“Russische Agenten” möchte die polnische Regierung ausfindig machen. Das erinnert paradoxerweise an die Einstufung als “ausländische Agenten”, die durch die russische Regierung vorgenommen werden. Auch in Polen erlaubt sich die Regierung mit ihrer Parlamentsmehrheit eine Gesetzgebung, die hochgradig autoritär und gegen den Rechtsstaat gerichtet ist. 
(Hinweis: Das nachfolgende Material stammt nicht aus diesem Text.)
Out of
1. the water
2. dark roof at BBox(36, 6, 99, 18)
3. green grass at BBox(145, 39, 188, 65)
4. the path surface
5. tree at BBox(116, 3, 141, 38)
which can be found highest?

Die Regierung gründete eine Kommission, die russische Einflussnahme in Polen untersuchen soll. Dieses Vorhaben erscheint zunächst sinnvoll, jedoch sind die Befugnisse der Kommission extrem weitreichend und erlauben keine gerichtliche Überprüfung der Beschlüsse. So ist es unter anderem möglich, Personen für zehn Jahre von öffentlichen Ämtern auszuschließen, oder sie für früheres Verhalten zu kriminalisieren, selbst wenn jenes Verhalten zum damaligen Zeitpunkt keine Straftat dargestellt hat. Ein klarer Bruch mit den Prinzipien des Rechtsstaats.

In der öffentlichen Auseinandersetzung mit dem Gesetz wird von einem “Lex Tusk” gesprochen. Donald Tusk, früherer Präsident des EU-Rats, ist heute Oppositionsführer. Mitglieder der Regierung haben bereits selbst öffentlich verkündet, dass Tusk von der Kommission unter die Lupe genommen werden soll. Ein Grund dafür ist wohl auch in der Schwäche der Regierungsparteien zu finden, die laut Umfragen derzeit 7,5% unter ihrem Wahlergebnis von 2019 stehen. Die nächste Parlamentswahl findet im Herbst statt.

Die EU-Kommission hat durch den Justizkommissar Didier Reynders bereits vor der Verabschiedung des Gesetzes gewarnt und nötigenfalls Schritte angekündigt. Die europäische Justiz ist bereits jetzt mit einigen Verfahren und Urteilen gegen Gesetzen der polnischen Regierung aktiv geworden, wenn sie gegen die Rechtsstaatlichkeit verstoßen haben.